Gracias Kunvla. Las comas y la "s" de más: un claro error (mea culpa por no verificar mi copy and paste de Google y mis disculpas a los compañeros del foro por este descuido), pero Klamotte es la palabra correcta en el singular. Cierto que el plural "Klamotten" es usado generalmente para referirse a la ropa (como decir a "los trapos"), por eso  "Tipps über _Klamotten" y aunque prácticamente en la forma singular, Klamotte es casi -pero no totalmente- ungebraucht al referirse a ropa, esto no quiere decir que no exista o que sea incorrecto. El desuso se basa en la utilización del singular como referencia a otras acepciones como "chisme", pero la palabra en singular existe. Basta buscar en diccionarios más conocidos y aceptados como el Pons (disponible on line), el Wahrig: "..._*Klamotte* (f.; -, -n) 1 (Pl.; salopp) Kleidung; sie kauft sich ständig neue —n 2 (*meist Pl.*) wertloser Hausrat, altes Zeug, *..", *_ el Duden (die deutsche Rechtschreibung, edición escrita "Gültig für Deutschland, Österreich und die Schweiz"): dice"meist plur.", lo que quiere decir mayormente, pero no siempre. Otras instituciones como la UNI Leipzig, cuyo diccionario es muy completo, están también de acuerdo.
Evidentemente 'el uso hace al idioma', pero oficialmente, al menos hasta hoy, Klamotte es correcto. 
_


----------



## kunvla

Hola, Gatopeter:

Insisto en que la palabra 'Klamotte*n*' (pl.) se usa siempre en plural para referirse a la ropa en general.



Gatopeter said:


> *El Wahrig:*
> _
> "..._*Klamotte* (f.; -, -n) *
> 
> 1* (*Pl*.; salopp) Kleidung; sie kauft sich ständig neue —*n* *
> 
> 2* (*meist Pl.*) wertloser Hausrat, altes Zeug, *..", *_
> 
> el Duden (die deutsche Rechtschreibung, edición escrita "Gültig für Deutschland, Österreich und die Schweiz"): dice"meist plur.",
> //y se refiere solamente a __la acepción *1. b)*__//__ lo que quiere decir mayormente, pero no siempre.
> _



*El Duden*:

Klamotte, die; -, -n: 

*1.* (salopp)
*
a)* (*Pl.*) _Kleidung: _alte, schäbige -*n*; zwei Tage bin ich nicht aus den -n herausgekommen _(war ich ununterbrochen im Einsatz, im Dienst);_
*
b)* (*meist Pl.*)  _alter, wertloser Gegenstand: _Öfen, Schränke und andere -n.

_________________
Saludos


----------



## Gatopeter

Ayer hice una consulta a Wahrig acerca del tema y la parte importante de la respuesta la trasncribo: "'Laut "WAHRIG Deutsches Wörterbuch" wird "Klamotten" in der umgangssprachlichen Bedeutung 'Kleider, Hausrat, Siebensachen' nur im Plural verwendet'

con lo cual, Kunvla, te doy la razón en cuanto al uso de esta palabra en el lenguaje cotidiano para referirse a la ropa basándome en la consulta que hice por escrito a uno de los diccionarios más serios en idioma alemán. 

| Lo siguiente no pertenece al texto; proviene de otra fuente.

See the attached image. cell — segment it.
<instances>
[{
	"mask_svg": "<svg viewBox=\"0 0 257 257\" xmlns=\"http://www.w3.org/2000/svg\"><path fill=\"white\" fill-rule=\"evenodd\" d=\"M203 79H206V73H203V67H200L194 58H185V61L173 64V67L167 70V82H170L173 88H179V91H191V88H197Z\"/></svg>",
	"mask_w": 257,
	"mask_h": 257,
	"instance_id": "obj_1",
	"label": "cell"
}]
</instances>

También consulté con varios amigos en mi trabajo, en la ciudad de Colonia, un poco como para "oir la voz del pueblo" y todos coincidieron en decir que el uso en singular "suena raro" y que aunque ninguno se atrevió a afirmar que era gramaticalmente incorrecto, (dos amigos dejaron abierta la posibilidad de su uso) todos estuvieron de acuerdo en lo que comparto hoy con el foro. (pregunté a 5 personas que considero hablan un excelente alemán -porque también hay alemanes que no lo hablan muy bien, que digamos.)

Me queda claro entonces que el uso popular y cotidiano no admite el singular. 

Que cada quien saque sus conclusiones.

Saludos.


----------



## Blixa

OK, entonces _die Klamotte,n _perooo, casi  siempre en PLURAL, aunque yo sigo con la duda con _die Kleidung,_ según el "Großwörterbuch Deutsch als Fremdsprache" de Langenscheidt dicie "die Kleidung (nur Singular)" esta bien eso?

Graciaaas!


----------



## kunvla

Blixa said:


> OK, entonces _die Klamotte,n _per*o*, casi  siempre en PLURAL, aunque yo sigo con la duda con _die Kleidung,_ según el "Großwörterbuch Deutsch als Fremdsprache" de Langenscheidt dic*e* "die Kleidung (nur Singular)" est*á* bien eso?
> 
> Graciaaas!


Sí, está bien. Sin embargo, según el Duden el uso del plural _Kleidungen_ es posible, pero su uso es poco usual, raro (selten).

Saludos,


----------



## Blixa

Ahora si ha quedado claro, gracias!


----------